Mimi Nguyen's "The Gift of Freedom" Thesis

In Mimi Nguyen's The Gift of Freedom: War, Debt, and Other Refugee Passages, Nguyen discusses how the US liberal empire has made freedom into a quantifiable object of exchange through the American “gift of freedom” rhetoric. Common sense tells us that freedom is a state of being that anyone can achieve. However, American discourse about “the gift of freedom” suggests that the US bestows freedom to refugees. By establishing this exchange, the US becomes the owner of freedom and the refugee becomes the recipient. The freedom the US claims to give refugees encompasses all human rights, including the right to have rights like freedom of speech, the ability to choose life direction, the ability to improve the body and mind, and all opportunity. The “gift of freedom” narrative cultivates a permanent indebtedness in refugees, who—because the “gift of freedom” claims all rights as its own and claims to be a gift—are forever thankful to their generous American donor. This indebtedness turns refugees into permanent subjects of the American state, thereby constructing a hierarchical relationship.
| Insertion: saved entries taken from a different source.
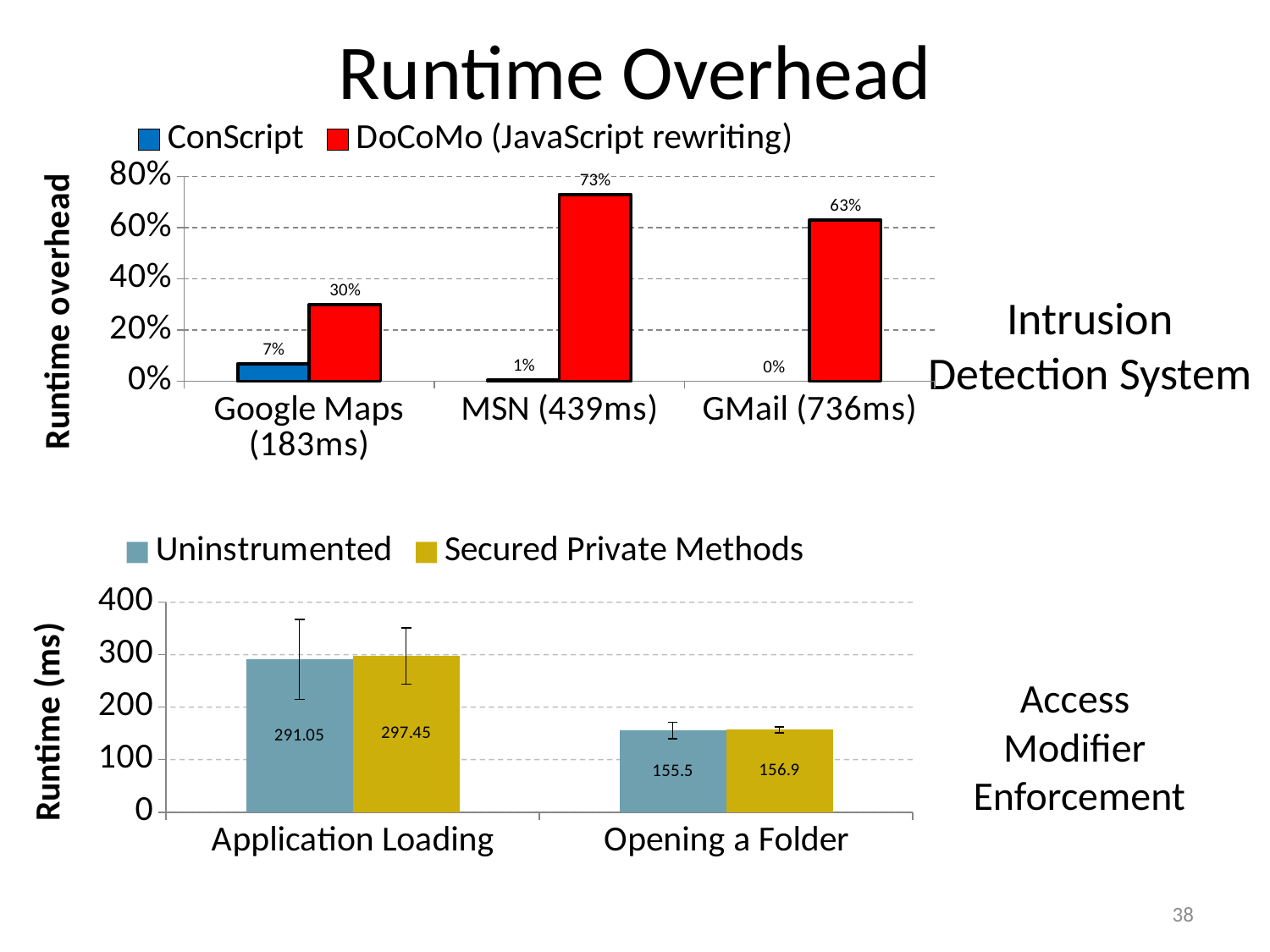
In the bottom chart (Access Modifier Enforcement), what is the Secured Private Methods runtime for Opening a Folder? 156.9 In the bottom chart (Access Modifier Enforcement), how many categories are shown on the x axis? 2 In the top chart (Intrusion Detection System), what is the ConScript runtime overhead for Google Maps (183ms)? 7% In the top chart (Intrusion Detection System), what is the DoCoMo (JavaScript rewriting) runtime overhead for MSN (439ms)? 73% In the bottom chart (Access Modifier Enforcement), what is the difference between the Secured Private Methods and Uninstrumented runtimes for Application Loading? 6.4 In the top chart (Intrusion Detection System), what is the difference between the DoCoMo and ConScript overhead for Google Maps (183ms)? 23% What kind of chart is the bottom chart (Access Modifier Enforcement)? Bar chart In the bottom chart (Access Modifier Enforcement), which is larger for Opening a Folder: Uninstrumented or Secured Private Methods? Secured Private Methods In the top chart (Intrusion Detection System), which application has the lowest ConScript overhead? GMail (736ms) In the top chart (Intrusion Detection System), how many series does the legend list? 2 In the bottom chart (Access Modifier Enforcement), what is the Uninstrumented runtime for Application Loading? 291.05 In the top chart (Intrusion Detection System), which application has the highest DoCoMo (JavaScript rewriting) overhead? MSN (439ms)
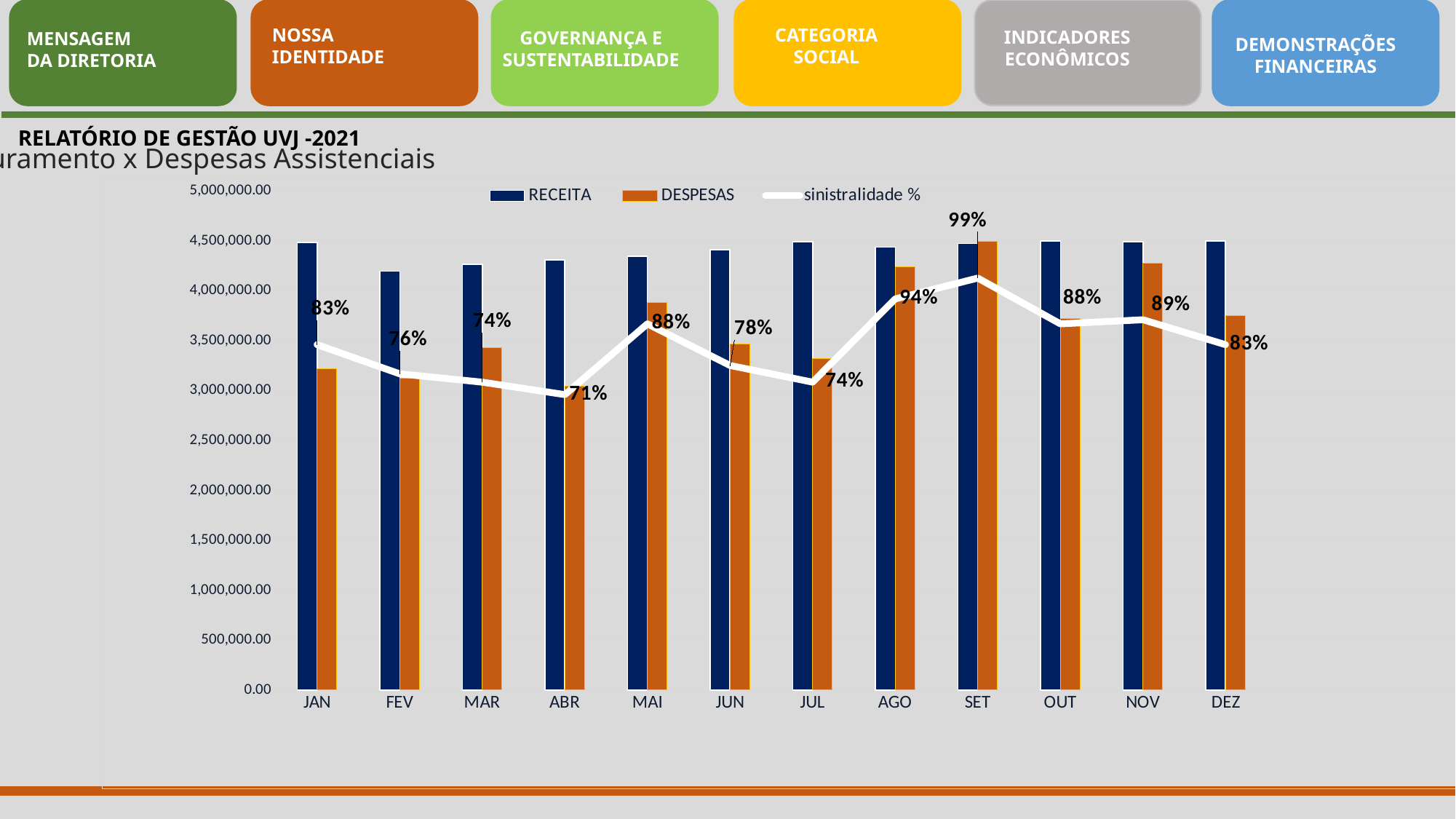
What is the sinistralidade % value for AGO? 94% What is the difference in sinistralidade % between SET and ABR? 28 percentage points What is the sinistralidade % value for ABR? 71% How many months are shown on the x axis? 12 Does the sinistralidade % rise or fall from JAN to ABR? fall Which month has the highest sinistralidade %? SET Which month has a higher sinistralidade %, MAI or AGO? AGO What is the sinistralidade % value for SET? 99% Is the RECEITA value for JAN greater or less than 4,000,000.00? greater Which month has the lowest sinistralidade %? ABR Is the DESPESAS value for MAI greater or less than 4,000,000.00? less How many series does the legend list? 3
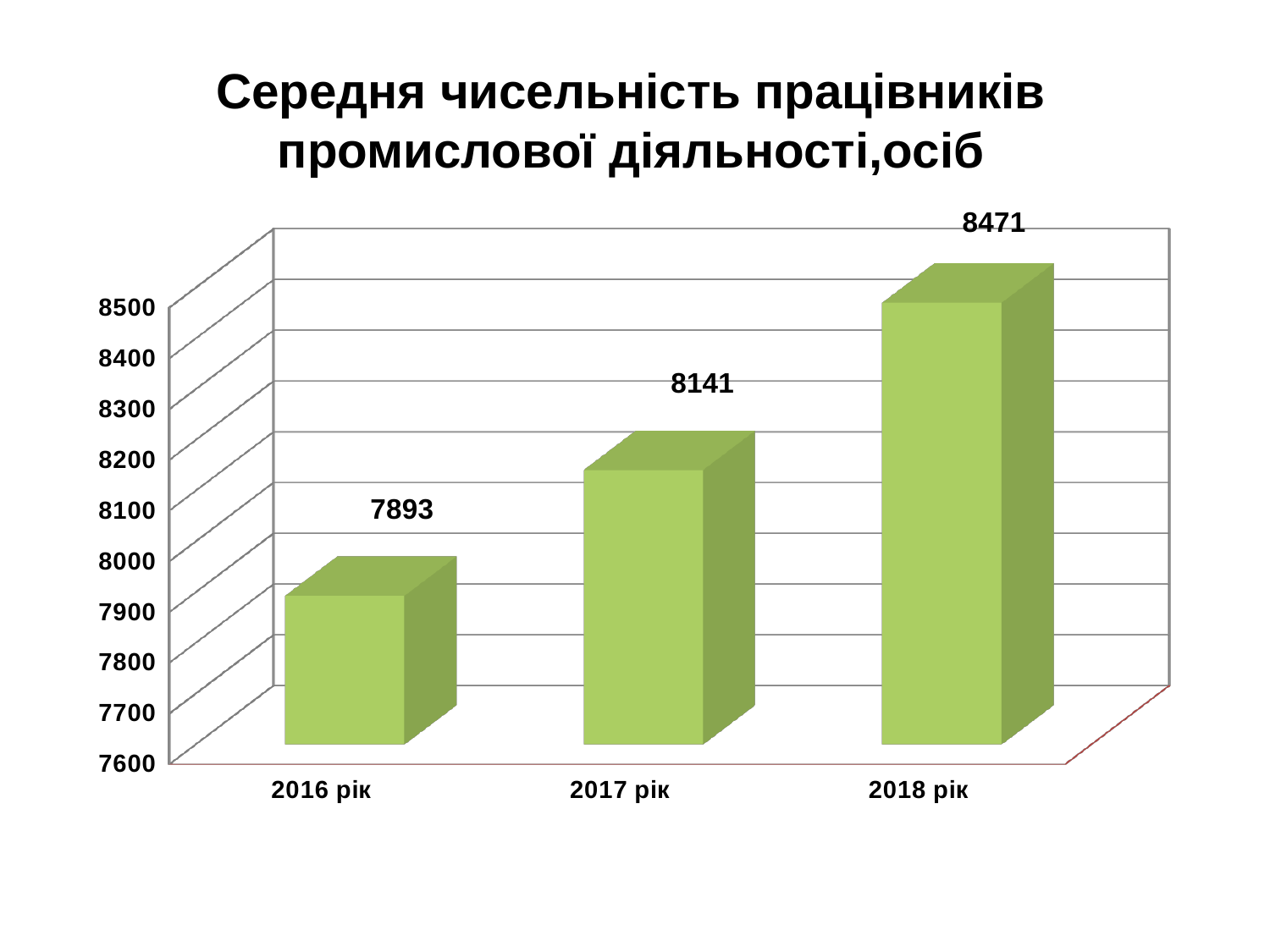
What is the value for 2018 рік? 8471 What is the value for 2017 рік? 8141 What kind of chart is shown on the slide? bar chart What is the difference between the values for 2017 рік and 2016 рік? 248 Is the value for 2016 рік greater or less than 8000? less Which is larger, the value for 2016 рік or 2017 рік? 2017 рік What is the difference between the values for 2018 рік and 2017 рік? 330 Do the values rise or fall from 2016 рік to 2018 рік? rise Which year has the highest value? 2018 рік What is the value for 2016 рік? 7893 How many years are shown on the chart? 3 Which year has the lowest value? 2016 рік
The US uses the “gift of freedom” rhetoric to justify foreign military intervention. In the Vietnam War, the US claimed to fight for freedom and democracy in Vietnam, establishing the US as the vehicle for Vietnamese freedom. Following American withdrawal and defeat, the US created the American salvation narrative, which describes the American attempt to redefine the legacy of defeat by “saving” its former Vietnamese allies from Communist rule. In both eras, the US establishes itself as the donor of freedom, either gifting freedom to Vietnam itself or to Vietnamese refugees fleeing communist rule. The “gift of freedom” view is predicated upon  American exceptionalism and the assumption that freedom is impossible in a communist state like Vietnam.

Nguyen's "gift of freedom" framework is a useful way to analyze both American and refugee narratives. Her thesis helps us critique common sense assumptions about freedom and popular representations of the US, often hailed as the symbol of democracy and freedom. By working with the "gift of freedom" thesis, we question our own understandings of freedom.